On 25 April 2021, while swimming the 4 × 100 m mixed medley relay at the Brazilian Olympic Selection Trials, he broke the South American record with a time of 3:45.51, along with Felipe Lima, Giovanna Diamante and Larissa Oliveira.

In June 2021, he qualified to represent Brazil at the 2020 Summer Olympics.

At the 2020 Summer Olympics in Tokyo, he finished 14th in the Mixed 4 × 100 metre medley relay, along with Giovanna Diamante, Felipe Lima and Stephanie Balduccini and 20th in the Men's 100 metre backstroke.

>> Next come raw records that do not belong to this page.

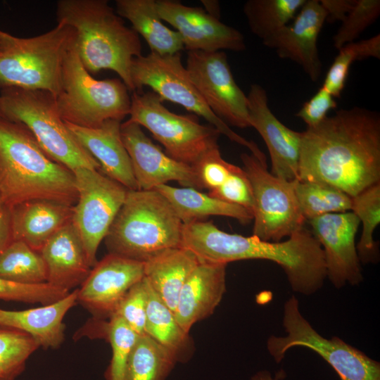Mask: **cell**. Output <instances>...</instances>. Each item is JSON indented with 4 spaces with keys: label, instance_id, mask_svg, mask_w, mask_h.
Wrapping results in <instances>:
<instances>
[{
    "label": "cell",
    "instance_id": "6da1fadb",
    "mask_svg": "<svg viewBox=\"0 0 380 380\" xmlns=\"http://www.w3.org/2000/svg\"><path fill=\"white\" fill-rule=\"evenodd\" d=\"M329 185L354 197L380 183V114L340 109L302 132L298 179Z\"/></svg>",
    "mask_w": 380,
    "mask_h": 380
},
{
    "label": "cell",
    "instance_id": "7a4b0ae2",
    "mask_svg": "<svg viewBox=\"0 0 380 380\" xmlns=\"http://www.w3.org/2000/svg\"><path fill=\"white\" fill-rule=\"evenodd\" d=\"M0 193L9 208L32 200L73 206L77 200L72 171L51 159L24 125L1 115Z\"/></svg>",
    "mask_w": 380,
    "mask_h": 380
},
{
    "label": "cell",
    "instance_id": "3957f363",
    "mask_svg": "<svg viewBox=\"0 0 380 380\" xmlns=\"http://www.w3.org/2000/svg\"><path fill=\"white\" fill-rule=\"evenodd\" d=\"M57 23L75 31V46L90 74L110 70L120 77L129 91L133 60L142 55L138 34L126 26L123 18L106 0H60L56 4Z\"/></svg>",
    "mask_w": 380,
    "mask_h": 380
},
{
    "label": "cell",
    "instance_id": "277c9868",
    "mask_svg": "<svg viewBox=\"0 0 380 380\" xmlns=\"http://www.w3.org/2000/svg\"><path fill=\"white\" fill-rule=\"evenodd\" d=\"M184 224L158 191L128 190L105 239L108 253L146 262L182 247Z\"/></svg>",
    "mask_w": 380,
    "mask_h": 380
},
{
    "label": "cell",
    "instance_id": "5b68a950",
    "mask_svg": "<svg viewBox=\"0 0 380 380\" xmlns=\"http://www.w3.org/2000/svg\"><path fill=\"white\" fill-rule=\"evenodd\" d=\"M1 115L24 125L43 151L71 171L99 170V164L83 147L61 118L56 96L42 90L0 89Z\"/></svg>",
    "mask_w": 380,
    "mask_h": 380
},
{
    "label": "cell",
    "instance_id": "8992f818",
    "mask_svg": "<svg viewBox=\"0 0 380 380\" xmlns=\"http://www.w3.org/2000/svg\"><path fill=\"white\" fill-rule=\"evenodd\" d=\"M75 39L74 30L63 23H57L40 35L15 37L0 52V89L42 90L56 96L61 91L65 58Z\"/></svg>",
    "mask_w": 380,
    "mask_h": 380
},
{
    "label": "cell",
    "instance_id": "52a82bcc",
    "mask_svg": "<svg viewBox=\"0 0 380 380\" xmlns=\"http://www.w3.org/2000/svg\"><path fill=\"white\" fill-rule=\"evenodd\" d=\"M56 101L64 121L86 128L98 127L108 120L121 122L131 106L125 83L116 78H94L82 65L75 44L65 58Z\"/></svg>",
    "mask_w": 380,
    "mask_h": 380
},
{
    "label": "cell",
    "instance_id": "ba28073f",
    "mask_svg": "<svg viewBox=\"0 0 380 380\" xmlns=\"http://www.w3.org/2000/svg\"><path fill=\"white\" fill-rule=\"evenodd\" d=\"M163 101L152 91H133L128 120L146 128L167 156L193 166L205 153L219 146L220 133L216 128L200 124L194 114L172 113Z\"/></svg>",
    "mask_w": 380,
    "mask_h": 380
},
{
    "label": "cell",
    "instance_id": "9c48e42d",
    "mask_svg": "<svg viewBox=\"0 0 380 380\" xmlns=\"http://www.w3.org/2000/svg\"><path fill=\"white\" fill-rule=\"evenodd\" d=\"M130 72L134 91H141L144 87H150L163 101L179 104L189 112L202 117L220 134L248 148L259 160H266L265 154L254 141L236 134L210 109L183 65L180 53L141 55L133 60Z\"/></svg>",
    "mask_w": 380,
    "mask_h": 380
},
{
    "label": "cell",
    "instance_id": "30bf717a",
    "mask_svg": "<svg viewBox=\"0 0 380 380\" xmlns=\"http://www.w3.org/2000/svg\"><path fill=\"white\" fill-rule=\"evenodd\" d=\"M282 324L286 335L271 336L267 341L270 355L277 363L296 346L307 348L322 357L341 380H380V363L338 337L320 335L301 315L294 295L284 306Z\"/></svg>",
    "mask_w": 380,
    "mask_h": 380
},
{
    "label": "cell",
    "instance_id": "8fae6325",
    "mask_svg": "<svg viewBox=\"0 0 380 380\" xmlns=\"http://www.w3.org/2000/svg\"><path fill=\"white\" fill-rule=\"evenodd\" d=\"M253 190V235L261 240L278 242L303 227V217L294 191L289 182L267 170V162L253 154L241 155Z\"/></svg>",
    "mask_w": 380,
    "mask_h": 380
},
{
    "label": "cell",
    "instance_id": "7c38bea8",
    "mask_svg": "<svg viewBox=\"0 0 380 380\" xmlns=\"http://www.w3.org/2000/svg\"><path fill=\"white\" fill-rule=\"evenodd\" d=\"M72 172L77 200L72 206V222L92 267L97 262L99 245L122 205L128 189L99 170L77 168Z\"/></svg>",
    "mask_w": 380,
    "mask_h": 380
},
{
    "label": "cell",
    "instance_id": "4fadbf2b",
    "mask_svg": "<svg viewBox=\"0 0 380 380\" xmlns=\"http://www.w3.org/2000/svg\"><path fill=\"white\" fill-rule=\"evenodd\" d=\"M186 69L210 109L221 120L250 127L247 95L233 77L223 51H188Z\"/></svg>",
    "mask_w": 380,
    "mask_h": 380
},
{
    "label": "cell",
    "instance_id": "5bb4252c",
    "mask_svg": "<svg viewBox=\"0 0 380 380\" xmlns=\"http://www.w3.org/2000/svg\"><path fill=\"white\" fill-rule=\"evenodd\" d=\"M324 255L327 277L337 289L363 279L361 262L355 246L360 225L352 212L324 215L308 221Z\"/></svg>",
    "mask_w": 380,
    "mask_h": 380
},
{
    "label": "cell",
    "instance_id": "9a60e30c",
    "mask_svg": "<svg viewBox=\"0 0 380 380\" xmlns=\"http://www.w3.org/2000/svg\"><path fill=\"white\" fill-rule=\"evenodd\" d=\"M120 133L139 190H152L170 181L203 190L194 167L167 156L139 125L127 120L121 123Z\"/></svg>",
    "mask_w": 380,
    "mask_h": 380
},
{
    "label": "cell",
    "instance_id": "2e32d148",
    "mask_svg": "<svg viewBox=\"0 0 380 380\" xmlns=\"http://www.w3.org/2000/svg\"><path fill=\"white\" fill-rule=\"evenodd\" d=\"M158 15L174 27L184 49L206 52L246 49L244 37L238 30L222 23L203 8L192 7L179 1L156 0Z\"/></svg>",
    "mask_w": 380,
    "mask_h": 380
},
{
    "label": "cell",
    "instance_id": "e0dca14e",
    "mask_svg": "<svg viewBox=\"0 0 380 380\" xmlns=\"http://www.w3.org/2000/svg\"><path fill=\"white\" fill-rule=\"evenodd\" d=\"M144 277V262L108 253L77 289V303L97 319L109 318L128 290Z\"/></svg>",
    "mask_w": 380,
    "mask_h": 380
},
{
    "label": "cell",
    "instance_id": "ac0fdd59",
    "mask_svg": "<svg viewBox=\"0 0 380 380\" xmlns=\"http://www.w3.org/2000/svg\"><path fill=\"white\" fill-rule=\"evenodd\" d=\"M248 119L265 141L272 163V174L289 182L298 179L302 132L284 125L268 106L265 89L252 84L247 95Z\"/></svg>",
    "mask_w": 380,
    "mask_h": 380
},
{
    "label": "cell",
    "instance_id": "d6986e66",
    "mask_svg": "<svg viewBox=\"0 0 380 380\" xmlns=\"http://www.w3.org/2000/svg\"><path fill=\"white\" fill-rule=\"evenodd\" d=\"M327 13L319 0H306L291 25L281 27L262 41L281 58L298 64L313 82H317L322 70L317 39Z\"/></svg>",
    "mask_w": 380,
    "mask_h": 380
},
{
    "label": "cell",
    "instance_id": "ffe728a7",
    "mask_svg": "<svg viewBox=\"0 0 380 380\" xmlns=\"http://www.w3.org/2000/svg\"><path fill=\"white\" fill-rule=\"evenodd\" d=\"M227 265L201 262L183 285L174 315L186 333L220 304L226 291Z\"/></svg>",
    "mask_w": 380,
    "mask_h": 380
},
{
    "label": "cell",
    "instance_id": "44dd1931",
    "mask_svg": "<svg viewBox=\"0 0 380 380\" xmlns=\"http://www.w3.org/2000/svg\"><path fill=\"white\" fill-rule=\"evenodd\" d=\"M121 123L108 120L98 127L86 128L65 122L75 137L98 162L102 173L128 190H137L130 158L121 137Z\"/></svg>",
    "mask_w": 380,
    "mask_h": 380
},
{
    "label": "cell",
    "instance_id": "7402d4cb",
    "mask_svg": "<svg viewBox=\"0 0 380 380\" xmlns=\"http://www.w3.org/2000/svg\"><path fill=\"white\" fill-rule=\"evenodd\" d=\"M41 253L47 271V283L64 290L80 286L90 266L80 236L72 221L59 229L44 245Z\"/></svg>",
    "mask_w": 380,
    "mask_h": 380
},
{
    "label": "cell",
    "instance_id": "603a6c76",
    "mask_svg": "<svg viewBox=\"0 0 380 380\" xmlns=\"http://www.w3.org/2000/svg\"><path fill=\"white\" fill-rule=\"evenodd\" d=\"M77 289L53 303L23 310L0 308V327L25 332L44 349H57L64 341L65 325L63 319L77 305Z\"/></svg>",
    "mask_w": 380,
    "mask_h": 380
},
{
    "label": "cell",
    "instance_id": "cb8c5ba5",
    "mask_svg": "<svg viewBox=\"0 0 380 380\" xmlns=\"http://www.w3.org/2000/svg\"><path fill=\"white\" fill-rule=\"evenodd\" d=\"M13 240L39 252L63 226L72 221V206L49 200H32L11 208Z\"/></svg>",
    "mask_w": 380,
    "mask_h": 380
},
{
    "label": "cell",
    "instance_id": "d4e9b609",
    "mask_svg": "<svg viewBox=\"0 0 380 380\" xmlns=\"http://www.w3.org/2000/svg\"><path fill=\"white\" fill-rule=\"evenodd\" d=\"M200 262L186 248H171L144 262V277L174 312L183 285Z\"/></svg>",
    "mask_w": 380,
    "mask_h": 380
},
{
    "label": "cell",
    "instance_id": "484cf974",
    "mask_svg": "<svg viewBox=\"0 0 380 380\" xmlns=\"http://www.w3.org/2000/svg\"><path fill=\"white\" fill-rule=\"evenodd\" d=\"M115 7L117 14L128 20L132 30L146 40L151 53L172 55L184 49L179 33L162 23L156 0H117Z\"/></svg>",
    "mask_w": 380,
    "mask_h": 380
},
{
    "label": "cell",
    "instance_id": "4316f807",
    "mask_svg": "<svg viewBox=\"0 0 380 380\" xmlns=\"http://www.w3.org/2000/svg\"><path fill=\"white\" fill-rule=\"evenodd\" d=\"M154 189L168 201L184 224L202 221L210 215L232 217L243 224L253 220L252 213L243 207L224 202L193 188H179L167 184Z\"/></svg>",
    "mask_w": 380,
    "mask_h": 380
},
{
    "label": "cell",
    "instance_id": "83f0119b",
    "mask_svg": "<svg viewBox=\"0 0 380 380\" xmlns=\"http://www.w3.org/2000/svg\"><path fill=\"white\" fill-rule=\"evenodd\" d=\"M146 279V278H145ZM146 334L172 352L177 361L185 362L189 338L179 325L174 312L159 298L146 280Z\"/></svg>",
    "mask_w": 380,
    "mask_h": 380
},
{
    "label": "cell",
    "instance_id": "f1b7e54d",
    "mask_svg": "<svg viewBox=\"0 0 380 380\" xmlns=\"http://www.w3.org/2000/svg\"><path fill=\"white\" fill-rule=\"evenodd\" d=\"M176 355L147 334L139 336L128 358L123 380H165Z\"/></svg>",
    "mask_w": 380,
    "mask_h": 380
},
{
    "label": "cell",
    "instance_id": "f546056e",
    "mask_svg": "<svg viewBox=\"0 0 380 380\" xmlns=\"http://www.w3.org/2000/svg\"><path fill=\"white\" fill-rule=\"evenodd\" d=\"M0 278L22 284L47 282V271L41 253L25 242L13 240L0 254Z\"/></svg>",
    "mask_w": 380,
    "mask_h": 380
},
{
    "label": "cell",
    "instance_id": "4dcf8cb0",
    "mask_svg": "<svg viewBox=\"0 0 380 380\" xmlns=\"http://www.w3.org/2000/svg\"><path fill=\"white\" fill-rule=\"evenodd\" d=\"M306 0H248L243 6L251 32L262 41L288 25Z\"/></svg>",
    "mask_w": 380,
    "mask_h": 380
},
{
    "label": "cell",
    "instance_id": "1f68e13d",
    "mask_svg": "<svg viewBox=\"0 0 380 380\" xmlns=\"http://www.w3.org/2000/svg\"><path fill=\"white\" fill-rule=\"evenodd\" d=\"M294 191L301 214L306 221L351 210L352 197L329 185L296 180Z\"/></svg>",
    "mask_w": 380,
    "mask_h": 380
},
{
    "label": "cell",
    "instance_id": "d6a6232c",
    "mask_svg": "<svg viewBox=\"0 0 380 380\" xmlns=\"http://www.w3.org/2000/svg\"><path fill=\"white\" fill-rule=\"evenodd\" d=\"M350 211L362 224V235L356 246L360 262L365 264L377 262L379 253L373 234L380 223V183L353 197Z\"/></svg>",
    "mask_w": 380,
    "mask_h": 380
},
{
    "label": "cell",
    "instance_id": "836d02e7",
    "mask_svg": "<svg viewBox=\"0 0 380 380\" xmlns=\"http://www.w3.org/2000/svg\"><path fill=\"white\" fill-rule=\"evenodd\" d=\"M380 58L379 34L357 42L346 44L338 49L325 76L322 87L335 99L340 98L351 65L368 58Z\"/></svg>",
    "mask_w": 380,
    "mask_h": 380
},
{
    "label": "cell",
    "instance_id": "e575fe53",
    "mask_svg": "<svg viewBox=\"0 0 380 380\" xmlns=\"http://www.w3.org/2000/svg\"><path fill=\"white\" fill-rule=\"evenodd\" d=\"M39 346L27 334L0 327V380H15Z\"/></svg>",
    "mask_w": 380,
    "mask_h": 380
},
{
    "label": "cell",
    "instance_id": "d590c367",
    "mask_svg": "<svg viewBox=\"0 0 380 380\" xmlns=\"http://www.w3.org/2000/svg\"><path fill=\"white\" fill-rule=\"evenodd\" d=\"M108 319L103 322V330L112 348V357L105 379L123 380L128 358L139 335L118 315H112Z\"/></svg>",
    "mask_w": 380,
    "mask_h": 380
},
{
    "label": "cell",
    "instance_id": "8d00e7d4",
    "mask_svg": "<svg viewBox=\"0 0 380 380\" xmlns=\"http://www.w3.org/2000/svg\"><path fill=\"white\" fill-rule=\"evenodd\" d=\"M379 15V0H356L333 37L334 47L338 50L346 44L354 42Z\"/></svg>",
    "mask_w": 380,
    "mask_h": 380
},
{
    "label": "cell",
    "instance_id": "74e56055",
    "mask_svg": "<svg viewBox=\"0 0 380 380\" xmlns=\"http://www.w3.org/2000/svg\"><path fill=\"white\" fill-rule=\"evenodd\" d=\"M70 291L49 283L22 284L0 278V300L25 303H53L65 297Z\"/></svg>",
    "mask_w": 380,
    "mask_h": 380
},
{
    "label": "cell",
    "instance_id": "f35d334b",
    "mask_svg": "<svg viewBox=\"0 0 380 380\" xmlns=\"http://www.w3.org/2000/svg\"><path fill=\"white\" fill-rule=\"evenodd\" d=\"M146 281L144 277L132 286L119 302L114 313L139 336L146 334Z\"/></svg>",
    "mask_w": 380,
    "mask_h": 380
},
{
    "label": "cell",
    "instance_id": "ab89813d",
    "mask_svg": "<svg viewBox=\"0 0 380 380\" xmlns=\"http://www.w3.org/2000/svg\"><path fill=\"white\" fill-rule=\"evenodd\" d=\"M208 194L224 202L243 207L253 215L252 186L246 172L239 166L236 165L221 186L208 191Z\"/></svg>",
    "mask_w": 380,
    "mask_h": 380
},
{
    "label": "cell",
    "instance_id": "60d3db41",
    "mask_svg": "<svg viewBox=\"0 0 380 380\" xmlns=\"http://www.w3.org/2000/svg\"><path fill=\"white\" fill-rule=\"evenodd\" d=\"M192 167L202 189L210 191L218 188L227 179L236 165L222 158L217 146L205 153Z\"/></svg>",
    "mask_w": 380,
    "mask_h": 380
},
{
    "label": "cell",
    "instance_id": "b9f144b4",
    "mask_svg": "<svg viewBox=\"0 0 380 380\" xmlns=\"http://www.w3.org/2000/svg\"><path fill=\"white\" fill-rule=\"evenodd\" d=\"M336 107L335 98L322 87L310 100L303 103L296 116L300 118L308 127H313L327 117L330 110Z\"/></svg>",
    "mask_w": 380,
    "mask_h": 380
},
{
    "label": "cell",
    "instance_id": "7bdbcfd3",
    "mask_svg": "<svg viewBox=\"0 0 380 380\" xmlns=\"http://www.w3.org/2000/svg\"><path fill=\"white\" fill-rule=\"evenodd\" d=\"M327 13L326 21L342 22L352 10L356 0H319Z\"/></svg>",
    "mask_w": 380,
    "mask_h": 380
},
{
    "label": "cell",
    "instance_id": "ee69618b",
    "mask_svg": "<svg viewBox=\"0 0 380 380\" xmlns=\"http://www.w3.org/2000/svg\"><path fill=\"white\" fill-rule=\"evenodd\" d=\"M13 241L11 211L5 206L0 212V254Z\"/></svg>",
    "mask_w": 380,
    "mask_h": 380
},
{
    "label": "cell",
    "instance_id": "f6af8a7d",
    "mask_svg": "<svg viewBox=\"0 0 380 380\" xmlns=\"http://www.w3.org/2000/svg\"><path fill=\"white\" fill-rule=\"evenodd\" d=\"M285 377L284 370L280 369L274 376L267 370H261L253 374L249 380H281Z\"/></svg>",
    "mask_w": 380,
    "mask_h": 380
},
{
    "label": "cell",
    "instance_id": "bcb514c9",
    "mask_svg": "<svg viewBox=\"0 0 380 380\" xmlns=\"http://www.w3.org/2000/svg\"><path fill=\"white\" fill-rule=\"evenodd\" d=\"M205 8V11L210 15L219 18L220 15V8L219 2L217 1H201Z\"/></svg>",
    "mask_w": 380,
    "mask_h": 380
},
{
    "label": "cell",
    "instance_id": "7dc6e473",
    "mask_svg": "<svg viewBox=\"0 0 380 380\" xmlns=\"http://www.w3.org/2000/svg\"><path fill=\"white\" fill-rule=\"evenodd\" d=\"M14 36L0 30V52L4 51L13 42Z\"/></svg>",
    "mask_w": 380,
    "mask_h": 380
},
{
    "label": "cell",
    "instance_id": "c3c4849f",
    "mask_svg": "<svg viewBox=\"0 0 380 380\" xmlns=\"http://www.w3.org/2000/svg\"><path fill=\"white\" fill-rule=\"evenodd\" d=\"M5 205L4 203L1 193H0V212L4 209Z\"/></svg>",
    "mask_w": 380,
    "mask_h": 380
},
{
    "label": "cell",
    "instance_id": "681fc988",
    "mask_svg": "<svg viewBox=\"0 0 380 380\" xmlns=\"http://www.w3.org/2000/svg\"><path fill=\"white\" fill-rule=\"evenodd\" d=\"M0 115H1V111H0Z\"/></svg>",
    "mask_w": 380,
    "mask_h": 380
}]
</instances>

He was at the 2022 World Aquatics Championships held in Budapest, Hungary. In the 4 × 100 metre mixed medley relay, he finished 9th along with Giovanna Diamante, João Gomes Júnior and Stephanie Balduccini. She also finished 10th in the Men's 50 metre backstroke and 10th in the Men's 4 × 100 metre medley relay, along with João Gomes Júnior, Matheus Gonche and Luiz Gustavo Borges.